Every line from the one with "Which object, the" through the end of the records below should be restated word for word, and nothing outside that span.

---

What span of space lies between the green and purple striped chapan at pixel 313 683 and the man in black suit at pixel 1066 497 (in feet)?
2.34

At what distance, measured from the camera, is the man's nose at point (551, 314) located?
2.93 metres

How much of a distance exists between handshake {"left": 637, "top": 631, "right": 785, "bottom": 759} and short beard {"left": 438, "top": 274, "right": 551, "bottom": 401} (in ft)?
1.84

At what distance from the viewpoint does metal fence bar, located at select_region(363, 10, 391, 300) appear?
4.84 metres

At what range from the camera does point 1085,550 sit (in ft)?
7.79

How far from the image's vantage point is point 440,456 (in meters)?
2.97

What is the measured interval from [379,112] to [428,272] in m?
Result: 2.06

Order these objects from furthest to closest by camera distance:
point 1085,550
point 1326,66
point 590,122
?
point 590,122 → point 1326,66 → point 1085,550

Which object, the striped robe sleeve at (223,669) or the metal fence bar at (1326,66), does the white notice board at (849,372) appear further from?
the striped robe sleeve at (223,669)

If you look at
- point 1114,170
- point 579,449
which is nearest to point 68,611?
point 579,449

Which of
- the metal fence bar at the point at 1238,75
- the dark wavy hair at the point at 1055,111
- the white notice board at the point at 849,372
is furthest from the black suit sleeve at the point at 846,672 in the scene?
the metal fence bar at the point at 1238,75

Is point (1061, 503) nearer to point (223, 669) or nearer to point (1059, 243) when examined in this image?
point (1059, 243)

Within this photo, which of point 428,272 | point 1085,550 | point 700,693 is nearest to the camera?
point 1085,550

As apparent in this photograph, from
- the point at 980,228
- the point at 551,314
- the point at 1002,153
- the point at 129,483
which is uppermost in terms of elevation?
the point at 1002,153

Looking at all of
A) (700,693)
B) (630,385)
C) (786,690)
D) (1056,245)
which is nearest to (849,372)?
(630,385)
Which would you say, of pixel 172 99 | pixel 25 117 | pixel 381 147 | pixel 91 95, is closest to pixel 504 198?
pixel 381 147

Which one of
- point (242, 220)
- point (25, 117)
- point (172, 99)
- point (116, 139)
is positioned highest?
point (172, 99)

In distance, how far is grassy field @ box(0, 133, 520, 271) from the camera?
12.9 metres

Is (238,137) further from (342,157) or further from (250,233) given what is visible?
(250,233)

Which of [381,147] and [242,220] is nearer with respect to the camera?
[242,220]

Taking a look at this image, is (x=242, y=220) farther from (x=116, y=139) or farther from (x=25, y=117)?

---

ANSWER FOR THE TASK:
Which object, the striped robe sleeve at (223,669) or the metal fence bar at (1326,66), does the white notice board at (849,372) appear further from?
the striped robe sleeve at (223,669)

If you look at
- point 1114,170
- point 579,449
which is nearest to point 68,611?
point 579,449

Which of
- the metal fence bar at the point at 1238,75
- the dark wavy hair at the point at 1055,111
- the white notice board at the point at 849,372
is furthest from the black suit sleeve at the point at 846,672 in the scene?
the metal fence bar at the point at 1238,75

Is point (1061, 503) nearer to point (223, 669) or nearer to point (1059, 243) when examined in this image?
point (1059, 243)

Within this photo, which of point 428,272 | point 1085,550 | point 700,693 is nearest to the camera?
point 1085,550

As apparent in this photograph, from
- the point at 980,228
- the point at 551,314
- the point at 1002,153
- the point at 129,483
which is uppermost in terms of elevation?
the point at 1002,153

Looking at all of
A) (700,693)
B) (630,385)
C) (786,690)
D) (1056,245)
which is nearest to (849,372)?
(630,385)
Which would you say, of pixel 172 99 | pixel 25 117 | pixel 381 147 | pixel 91 95, is closest to pixel 504 198?
pixel 381 147

Which one of
- point (242, 220)
- point (25, 117)
- point (172, 99)
- point (116, 139)
is positioned highest?
point (172, 99)

In distance, how far is grassy field @ box(0, 133, 520, 271) from the camera?
12.9 metres

Is (238,137) further from (342,157) or further from (250,233) given what is visible?
(250,233)

Which of [381,147] and [242,220] is nearer with respect to the camera?
[242,220]

Taking a look at this image, is (x=242, y=220) farther from (x=116, y=139) or farther from (x=25, y=117)?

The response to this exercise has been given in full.